昨季まで巨人の2軍監督を務め、今季からオイシックスの「チーフ・ベースボール・オフィサー(CBO)」に就任した桑田真澄氏(57)が、キャンプ初日となった1日、静岡・伊豆市の志田スタジアムで始動した。

 午前の練習では、投手陣のキャッチボールなどをじっくりと観察。

昼食を挟み、午後の練習ではフリー打撃中にセンターの守備位置に入り、野手陣の動きに目を光らせた。その後の自主練習では二塁送球を行う捕手陣の投手役を務め、現役時代と変わらぬしなやかなフォームで力強いボールを投げ込んだ。

 桑田CBOは、昨年10月28日に巨人を電撃退団。一度は充電期間を設ける方針だったが、オイシックスの熱烈オファーもあり、新たな挑戦を決断した。昨年12月の就任会見では「微力ですが、全力を尽くしたい」、「(オイシックス側の)熱い思いに心を打たれた。何とか力になりたいなという気持ちが芽生えてきた」などと抱負。「サイエンス」「バランス」「リスペクト」の3つを育成のキーワードに掲げて若いチームを育て、中長期的に「勝利と育成」の両立を目指すことを明かしていた。
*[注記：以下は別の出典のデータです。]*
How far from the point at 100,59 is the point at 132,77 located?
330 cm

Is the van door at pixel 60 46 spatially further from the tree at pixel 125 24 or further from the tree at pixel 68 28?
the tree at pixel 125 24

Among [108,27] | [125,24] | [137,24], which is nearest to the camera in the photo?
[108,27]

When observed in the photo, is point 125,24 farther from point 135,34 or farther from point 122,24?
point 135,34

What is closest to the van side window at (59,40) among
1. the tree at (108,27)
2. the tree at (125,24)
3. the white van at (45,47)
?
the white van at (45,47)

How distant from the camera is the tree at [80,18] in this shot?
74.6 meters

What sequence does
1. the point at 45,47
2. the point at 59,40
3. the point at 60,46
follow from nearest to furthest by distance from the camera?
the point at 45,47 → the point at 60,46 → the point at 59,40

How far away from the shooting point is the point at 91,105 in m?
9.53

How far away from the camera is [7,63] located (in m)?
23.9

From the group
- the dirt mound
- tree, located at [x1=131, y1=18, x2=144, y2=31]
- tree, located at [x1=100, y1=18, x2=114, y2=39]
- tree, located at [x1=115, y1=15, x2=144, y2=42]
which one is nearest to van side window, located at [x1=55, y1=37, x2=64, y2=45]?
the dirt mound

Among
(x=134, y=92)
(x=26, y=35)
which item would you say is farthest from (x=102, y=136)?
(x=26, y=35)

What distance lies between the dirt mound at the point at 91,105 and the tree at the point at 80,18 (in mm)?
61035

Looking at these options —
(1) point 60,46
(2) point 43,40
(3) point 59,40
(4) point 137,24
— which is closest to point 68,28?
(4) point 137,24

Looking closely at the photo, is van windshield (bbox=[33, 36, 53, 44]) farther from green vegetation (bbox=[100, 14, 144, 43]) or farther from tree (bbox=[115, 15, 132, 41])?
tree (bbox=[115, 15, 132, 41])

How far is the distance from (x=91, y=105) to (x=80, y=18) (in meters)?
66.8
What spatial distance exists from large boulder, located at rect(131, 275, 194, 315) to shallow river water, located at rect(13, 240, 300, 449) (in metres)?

 ◆桑田 真澄(くわた・ますみ)1968年4月1日、大阪府生まれ。57歳。PL学園から85年ドラフト1位で巨人入り。最優秀防御率2度、最多奪三振、MVP、沢村賞を各1度。2006年限りで巨人を退団し、07年パイレーツ。

08年3月引退。21年に投手チーフコーチ補佐として巨人に復帰し、24年から昨季まで2軍監督。昨年10月に巨人を退団し、今季からオイシックスCBOに就任。NPB通算442登板で173勝141敗14セーブ、防御率3.55。右投右打。